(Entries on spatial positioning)

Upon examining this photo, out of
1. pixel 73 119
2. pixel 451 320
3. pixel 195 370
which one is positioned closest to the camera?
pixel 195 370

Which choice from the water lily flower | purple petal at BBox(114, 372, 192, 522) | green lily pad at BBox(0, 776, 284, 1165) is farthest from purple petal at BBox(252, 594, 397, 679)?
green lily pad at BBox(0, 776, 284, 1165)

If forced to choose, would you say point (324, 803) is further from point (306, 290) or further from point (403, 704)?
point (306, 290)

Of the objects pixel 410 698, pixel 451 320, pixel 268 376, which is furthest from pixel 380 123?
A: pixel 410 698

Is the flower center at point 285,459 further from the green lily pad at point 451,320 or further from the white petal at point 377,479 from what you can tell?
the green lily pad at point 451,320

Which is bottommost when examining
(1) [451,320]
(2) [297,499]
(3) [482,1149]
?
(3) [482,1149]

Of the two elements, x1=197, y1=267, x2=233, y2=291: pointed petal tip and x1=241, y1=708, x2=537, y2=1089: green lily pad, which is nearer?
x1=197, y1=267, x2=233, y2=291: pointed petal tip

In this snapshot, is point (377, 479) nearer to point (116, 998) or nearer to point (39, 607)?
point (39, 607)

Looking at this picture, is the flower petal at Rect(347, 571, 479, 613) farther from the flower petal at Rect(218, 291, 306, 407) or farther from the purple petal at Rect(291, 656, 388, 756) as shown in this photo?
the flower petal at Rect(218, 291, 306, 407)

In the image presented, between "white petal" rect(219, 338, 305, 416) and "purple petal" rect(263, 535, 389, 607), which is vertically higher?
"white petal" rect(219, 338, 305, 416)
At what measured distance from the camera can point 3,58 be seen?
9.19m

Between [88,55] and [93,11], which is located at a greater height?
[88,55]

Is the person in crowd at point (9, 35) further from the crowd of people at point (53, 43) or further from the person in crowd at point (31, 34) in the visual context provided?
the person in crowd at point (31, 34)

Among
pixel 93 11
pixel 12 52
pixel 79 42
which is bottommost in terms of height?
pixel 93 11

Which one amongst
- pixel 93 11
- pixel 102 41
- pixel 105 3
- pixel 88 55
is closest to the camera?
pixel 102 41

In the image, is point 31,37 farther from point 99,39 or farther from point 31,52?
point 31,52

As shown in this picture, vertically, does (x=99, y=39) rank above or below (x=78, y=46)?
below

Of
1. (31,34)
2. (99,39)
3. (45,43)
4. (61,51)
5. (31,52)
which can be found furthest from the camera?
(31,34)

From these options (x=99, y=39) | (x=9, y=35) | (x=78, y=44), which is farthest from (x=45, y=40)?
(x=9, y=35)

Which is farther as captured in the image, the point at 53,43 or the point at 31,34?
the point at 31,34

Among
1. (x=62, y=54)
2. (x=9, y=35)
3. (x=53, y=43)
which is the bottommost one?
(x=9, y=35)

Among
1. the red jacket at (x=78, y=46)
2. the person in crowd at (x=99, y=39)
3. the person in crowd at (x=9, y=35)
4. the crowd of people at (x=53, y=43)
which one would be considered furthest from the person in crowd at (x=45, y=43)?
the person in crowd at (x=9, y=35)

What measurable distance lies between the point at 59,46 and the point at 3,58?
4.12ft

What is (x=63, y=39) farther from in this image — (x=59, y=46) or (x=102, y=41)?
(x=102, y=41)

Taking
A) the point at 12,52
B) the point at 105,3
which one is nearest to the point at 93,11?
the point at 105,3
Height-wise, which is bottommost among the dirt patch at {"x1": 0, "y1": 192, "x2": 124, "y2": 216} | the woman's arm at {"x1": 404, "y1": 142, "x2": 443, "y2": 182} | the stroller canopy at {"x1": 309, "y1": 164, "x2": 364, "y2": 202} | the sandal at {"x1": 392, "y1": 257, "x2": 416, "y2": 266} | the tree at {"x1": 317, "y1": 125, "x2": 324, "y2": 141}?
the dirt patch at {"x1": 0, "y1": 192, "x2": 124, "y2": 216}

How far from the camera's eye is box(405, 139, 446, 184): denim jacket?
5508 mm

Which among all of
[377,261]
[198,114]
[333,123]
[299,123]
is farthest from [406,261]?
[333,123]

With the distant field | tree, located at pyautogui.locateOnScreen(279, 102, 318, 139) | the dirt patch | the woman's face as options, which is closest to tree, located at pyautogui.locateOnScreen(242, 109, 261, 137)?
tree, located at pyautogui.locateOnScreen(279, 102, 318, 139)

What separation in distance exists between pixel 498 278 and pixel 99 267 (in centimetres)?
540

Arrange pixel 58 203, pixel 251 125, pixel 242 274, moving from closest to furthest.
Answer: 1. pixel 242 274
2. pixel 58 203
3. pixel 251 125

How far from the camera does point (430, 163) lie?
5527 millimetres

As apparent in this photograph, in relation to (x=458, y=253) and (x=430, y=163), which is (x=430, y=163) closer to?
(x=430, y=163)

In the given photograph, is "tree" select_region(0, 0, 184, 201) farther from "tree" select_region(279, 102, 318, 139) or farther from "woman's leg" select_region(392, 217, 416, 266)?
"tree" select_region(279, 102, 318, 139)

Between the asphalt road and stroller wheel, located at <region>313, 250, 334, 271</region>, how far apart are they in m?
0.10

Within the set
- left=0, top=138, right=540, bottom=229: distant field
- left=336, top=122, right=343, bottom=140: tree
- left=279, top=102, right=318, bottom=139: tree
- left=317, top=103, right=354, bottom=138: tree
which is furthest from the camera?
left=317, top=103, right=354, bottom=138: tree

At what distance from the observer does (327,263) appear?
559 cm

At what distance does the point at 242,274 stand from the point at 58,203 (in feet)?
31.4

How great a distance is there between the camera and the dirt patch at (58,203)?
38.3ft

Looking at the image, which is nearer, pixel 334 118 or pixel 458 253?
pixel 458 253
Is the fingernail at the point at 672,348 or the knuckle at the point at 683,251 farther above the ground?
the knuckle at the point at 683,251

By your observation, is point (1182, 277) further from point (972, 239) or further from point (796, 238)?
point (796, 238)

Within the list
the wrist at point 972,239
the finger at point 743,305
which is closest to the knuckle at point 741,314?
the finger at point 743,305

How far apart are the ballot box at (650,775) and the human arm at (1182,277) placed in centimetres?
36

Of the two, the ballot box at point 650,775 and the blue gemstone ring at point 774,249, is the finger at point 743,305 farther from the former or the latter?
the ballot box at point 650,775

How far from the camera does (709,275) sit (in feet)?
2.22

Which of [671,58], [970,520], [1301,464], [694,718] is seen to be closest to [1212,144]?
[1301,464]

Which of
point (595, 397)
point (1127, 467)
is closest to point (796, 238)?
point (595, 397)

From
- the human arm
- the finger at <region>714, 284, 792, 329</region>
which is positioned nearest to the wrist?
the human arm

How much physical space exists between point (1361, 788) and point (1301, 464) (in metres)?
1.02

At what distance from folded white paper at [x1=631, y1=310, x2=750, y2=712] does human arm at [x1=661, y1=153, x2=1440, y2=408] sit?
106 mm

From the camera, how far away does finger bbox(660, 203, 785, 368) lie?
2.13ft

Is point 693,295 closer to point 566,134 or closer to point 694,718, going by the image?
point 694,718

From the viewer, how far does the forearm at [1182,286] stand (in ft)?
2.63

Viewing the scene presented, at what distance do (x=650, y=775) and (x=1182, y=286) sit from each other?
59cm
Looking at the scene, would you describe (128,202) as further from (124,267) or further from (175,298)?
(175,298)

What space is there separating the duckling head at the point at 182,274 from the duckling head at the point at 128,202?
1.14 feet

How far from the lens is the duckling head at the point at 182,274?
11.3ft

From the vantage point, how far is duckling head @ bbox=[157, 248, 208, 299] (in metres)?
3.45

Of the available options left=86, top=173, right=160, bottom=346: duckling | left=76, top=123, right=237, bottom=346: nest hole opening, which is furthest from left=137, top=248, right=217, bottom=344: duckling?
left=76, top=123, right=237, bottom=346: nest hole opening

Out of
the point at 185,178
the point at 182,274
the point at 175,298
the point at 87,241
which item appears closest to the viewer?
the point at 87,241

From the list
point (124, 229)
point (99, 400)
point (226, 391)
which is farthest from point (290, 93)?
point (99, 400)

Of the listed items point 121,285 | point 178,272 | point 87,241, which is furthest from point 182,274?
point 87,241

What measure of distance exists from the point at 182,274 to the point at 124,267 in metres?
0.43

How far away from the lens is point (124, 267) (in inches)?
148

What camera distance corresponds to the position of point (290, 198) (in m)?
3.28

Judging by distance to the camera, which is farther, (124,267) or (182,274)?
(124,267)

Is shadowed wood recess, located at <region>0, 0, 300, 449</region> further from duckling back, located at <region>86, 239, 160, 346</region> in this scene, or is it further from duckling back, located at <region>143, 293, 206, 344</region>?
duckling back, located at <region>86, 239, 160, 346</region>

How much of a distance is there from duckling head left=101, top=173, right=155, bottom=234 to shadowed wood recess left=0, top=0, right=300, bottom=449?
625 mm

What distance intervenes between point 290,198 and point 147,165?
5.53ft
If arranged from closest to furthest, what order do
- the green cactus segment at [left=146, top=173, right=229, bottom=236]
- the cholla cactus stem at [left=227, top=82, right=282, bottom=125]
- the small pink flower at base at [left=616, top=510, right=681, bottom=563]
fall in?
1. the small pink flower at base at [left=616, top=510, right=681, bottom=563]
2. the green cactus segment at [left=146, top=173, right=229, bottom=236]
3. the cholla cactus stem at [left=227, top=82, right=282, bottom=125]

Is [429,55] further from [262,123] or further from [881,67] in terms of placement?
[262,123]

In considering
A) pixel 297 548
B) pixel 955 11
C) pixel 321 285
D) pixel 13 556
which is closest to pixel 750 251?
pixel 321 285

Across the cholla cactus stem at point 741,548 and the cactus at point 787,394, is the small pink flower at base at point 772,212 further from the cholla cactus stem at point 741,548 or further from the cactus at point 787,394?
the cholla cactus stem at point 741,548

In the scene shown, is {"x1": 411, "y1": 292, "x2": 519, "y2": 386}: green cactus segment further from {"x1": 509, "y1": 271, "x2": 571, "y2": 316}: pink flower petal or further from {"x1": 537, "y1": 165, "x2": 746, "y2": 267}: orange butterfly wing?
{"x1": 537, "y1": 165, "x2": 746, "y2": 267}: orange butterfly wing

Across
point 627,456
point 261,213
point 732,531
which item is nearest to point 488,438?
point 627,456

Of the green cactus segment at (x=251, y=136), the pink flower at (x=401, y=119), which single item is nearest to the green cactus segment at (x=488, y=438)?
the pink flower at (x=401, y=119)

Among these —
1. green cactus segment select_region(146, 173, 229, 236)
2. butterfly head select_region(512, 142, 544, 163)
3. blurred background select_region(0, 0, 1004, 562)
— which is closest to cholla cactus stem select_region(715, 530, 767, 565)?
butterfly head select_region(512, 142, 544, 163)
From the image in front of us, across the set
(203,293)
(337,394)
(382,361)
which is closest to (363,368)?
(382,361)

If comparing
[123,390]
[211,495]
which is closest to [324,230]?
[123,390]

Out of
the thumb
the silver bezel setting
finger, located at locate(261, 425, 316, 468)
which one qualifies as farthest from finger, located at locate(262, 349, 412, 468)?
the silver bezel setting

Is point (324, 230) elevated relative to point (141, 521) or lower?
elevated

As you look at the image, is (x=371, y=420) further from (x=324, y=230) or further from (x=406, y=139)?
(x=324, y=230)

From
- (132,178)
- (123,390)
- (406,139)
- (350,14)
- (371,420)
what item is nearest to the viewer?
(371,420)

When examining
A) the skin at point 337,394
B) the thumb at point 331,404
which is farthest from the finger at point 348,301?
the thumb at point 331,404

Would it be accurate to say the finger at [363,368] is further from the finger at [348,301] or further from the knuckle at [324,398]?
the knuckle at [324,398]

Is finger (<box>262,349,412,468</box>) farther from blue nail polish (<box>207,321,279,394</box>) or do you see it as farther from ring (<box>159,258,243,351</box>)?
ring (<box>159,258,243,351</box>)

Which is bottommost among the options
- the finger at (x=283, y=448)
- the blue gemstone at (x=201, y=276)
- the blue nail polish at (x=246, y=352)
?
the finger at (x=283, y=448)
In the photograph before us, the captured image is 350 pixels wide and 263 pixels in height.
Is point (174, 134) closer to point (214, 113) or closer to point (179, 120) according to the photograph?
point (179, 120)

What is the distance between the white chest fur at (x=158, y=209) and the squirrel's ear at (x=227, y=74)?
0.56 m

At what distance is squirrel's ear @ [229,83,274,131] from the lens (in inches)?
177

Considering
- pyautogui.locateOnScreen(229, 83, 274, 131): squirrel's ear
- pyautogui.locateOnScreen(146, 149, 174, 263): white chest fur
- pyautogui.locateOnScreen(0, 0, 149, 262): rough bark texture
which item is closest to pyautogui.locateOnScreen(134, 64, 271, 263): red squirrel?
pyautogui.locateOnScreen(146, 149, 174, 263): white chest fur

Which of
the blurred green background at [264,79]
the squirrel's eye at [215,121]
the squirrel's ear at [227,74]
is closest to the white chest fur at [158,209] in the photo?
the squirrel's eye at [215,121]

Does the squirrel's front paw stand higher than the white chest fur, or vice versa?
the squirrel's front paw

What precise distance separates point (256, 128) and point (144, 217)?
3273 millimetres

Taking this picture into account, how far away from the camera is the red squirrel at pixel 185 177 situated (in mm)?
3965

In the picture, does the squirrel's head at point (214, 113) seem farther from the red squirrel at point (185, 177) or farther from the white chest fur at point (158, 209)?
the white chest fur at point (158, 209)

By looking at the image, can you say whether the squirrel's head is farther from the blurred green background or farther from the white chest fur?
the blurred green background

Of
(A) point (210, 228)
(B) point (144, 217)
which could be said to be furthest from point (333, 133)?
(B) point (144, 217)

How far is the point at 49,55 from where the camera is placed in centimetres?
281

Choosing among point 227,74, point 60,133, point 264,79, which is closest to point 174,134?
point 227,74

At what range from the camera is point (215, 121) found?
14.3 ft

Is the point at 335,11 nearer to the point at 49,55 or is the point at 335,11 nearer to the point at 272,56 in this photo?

_EXERCISE_
From the line holding "What is the" through the last line above, reproduce each line exactly and add nothing.

_OUTPUT FOR THIS EXERCISE_
What is the distance between the white chest fur at (x=158, y=209) and the squirrel's ear at (x=227, y=74)?
0.56 m

At what distance is squirrel's ear @ [229,83,274,131] from the lens (in inches)?
177

Considering
- pyautogui.locateOnScreen(229, 83, 274, 131): squirrel's ear
- pyautogui.locateOnScreen(146, 149, 174, 263): white chest fur
- pyautogui.locateOnScreen(0, 0, 149, 262): rough bark texture
which item is closest to pyautogui.locateOnScreen(134, 64, 271, 263): red squirrel?
pyautogui.locateOnScreen(146, 149, 174, 263): white chest fur

Which of
the blurred green background at [264,79]
the squirrel's eye at [215,121]
the squirrel's ear at [227,74]
is closest to the white chest fur at [158,209] in the photo?
the squirrel's eye at [215,121]

Does the squirrel's front paw stand higher than the white chest fur, or vice versa?
the squirrel's front paw

What precise distance separates point (256, 128) and point (144, 217)?
3273 millimetres

Taking this picture into account, how far away from the camera is the red squirrel at pixel 185 177 situated (in mm)?
3965

In the picture, does the squirrel's head at point (214, 113) seem farther from the red squirrel at point (185, 177) or farther from the white chest fur at point (158, 209)?
the white chest fur at point (158, 209)

By looking at the image, can you say whether the squirrel's head is farther from the blurred green background or farther from the white chest fur?
the blurred green background

Of
(A) point (210, 228)
(B) point (144, 217)
which could be said to be furthest from point (333, 133)?
(B) point (144, 217)

How far is the point at 49,55 from where the camera is placed in centimetres?
281

Choosing among point 227,74, point 60,133, point 264,79, which is closest to point 174,134?
point 227,74

At what range from the camera is point (215, 121) found?
14.3 ft

Is the point at 335,11 nearer to the point at 49,55 or is the point at 335,11 nearer to the point at 272,56 in this photo?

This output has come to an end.